I'd like to start by offering a few words about the agency and its role and its mandate. The agency is an independent administrative tribunal and economic regulator at the federal level with jurisdiction over rail, air, and marine modes of transportation as well as accessibility for persons with disabilities for all of these modes, including extra-provincial bus transportation.
I brought the Canada Transportation Act of 1996 here with me, the agency's enabling legislation. It outlines the extent of the agency's jurisdiction and its role in administering the act. Section 5 of the act sets out Canada's national transportation policy, highlighting a vision of an economic, efficient, and accessible national transportation system that meets safety and security standards and contributes to the sustainable environment. The objective of the policy is to allow competition and market forces to be the prime agents in providing viable transportation services while using regulation and strategic public intervention to achieve the outcomes that cannot be achieved by market forces alone.
In rail transportation, the agency's authority applies only to railway companies under federal jurisdiction. Currently there are 31 operating federal railway companies. The full list is available on the agency's website and anybody can view it. Among those companies are some of the largest railway companies in North America such as CN and CP, our passenger rail VIA Rail, and there are also some smaller railways that would be considered short lines.
What makes a railway operation a federal undertaking? For example, if the lines of that railway company cross a provincial, territorial, or international boundary, it is deemed federal. So Canadian National and Canadian Pacific are classic examples. They cross the Canada-U.S. border, so they're federal. If you ever visit the agency's website to see the list of the federal railways, you will see another example of a company called the White Pass and Yukon Route Railroad company. That one operates across the B.C.-Yukon border, which is why it is deemed federal.
Another instance is the railway that is an integral part of an existing federal undertaking. For example, we have on our list the CSX intermodal terminals railway. It was deemed federal because it is an integral part of CSX Transportation, a large North American railway company.
With respect to federal railway companies, the agency performs a number of functions. It resolves disputes between railways and shippers regarding rail level of service, disputes between railways and citizens regarding railway noise and vibration, and other matters. The agency uses a range of dispute resolution mechanisms from facilitation and mediation to arbitration and adjudication.
As well—which is probably what you're mostly interested in—the agency issues certificates of fitness allowing railways to operate. The agency approves railway line construction, establishes inter-switching rates and determines maximum revenue entitlement for the movement of western grain and carries out a number of other functions.
The agency has no authority over railway safety or the transportation of dangerous goods. These matters are under the purview of Transport Canada.
As an economic regulator, the agency issues certificates of fitness for the proposed construction or operation of a railway. This is where we have a connection to the third party liability insurance coverage for a federal railway. Please allow me to explain in a few words.
Subsection 90.(1) of the Canada Transportation Act says, “ No person can construct or operate a railway under federal jurisdiction without a certificate of fitness.“
Subsection 92.(1) of the act states that:
The Agency shall issue a certificate of fitness for the proposed construction or operation of a railway if the Agency is satisfied that there will be adequate liability insurance coverage...
Subsection 92.(3) gives the agency the authority to make regulations related to certificates of fitness and railway third party liability insurance.
Subsection 94.(1) says that the holder of the certificate of fitness shall notify the agency in writing without delay if the liability insurance coverage has been cancelled or altered or if there has been a significant change in the operations of that railway that would mean that the agency has to revisit the liability insurance coverage.

_ _ _ _

## Challenges
A) According to the testimony on the transportation agency's mandate, how many federal railway companies are currently operating?
B) From the testimony on the transportation agency's mandate, reproduce verbatim the passage starting with "Another instance is" and going on through "arbitration and adjudication.".

## Source material
_ _ _ _

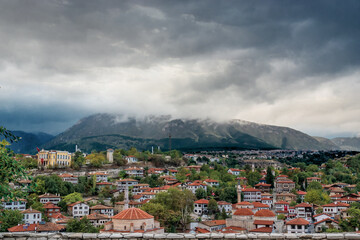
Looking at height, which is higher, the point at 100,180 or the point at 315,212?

_ _ _ _

## Replies
A) 31

B)
Another instance is the railway that is an integral part of an existing federal undertaking. For example, we have on our list the CSX intermodal terminals railway. It was deemed federal because it is an integral part of CSX Transportation, a large North American railway company.
With respect to federal railway companies, the agency performs a number of functions. It resolves disputes between railways and shippers regarding rail level of service, disputes between railways and citizens regarding railway noise and vibration, and other matters. The agency uses a range of dispute resolution mechanisms from facilitation and mediation to arbitration and adjudication.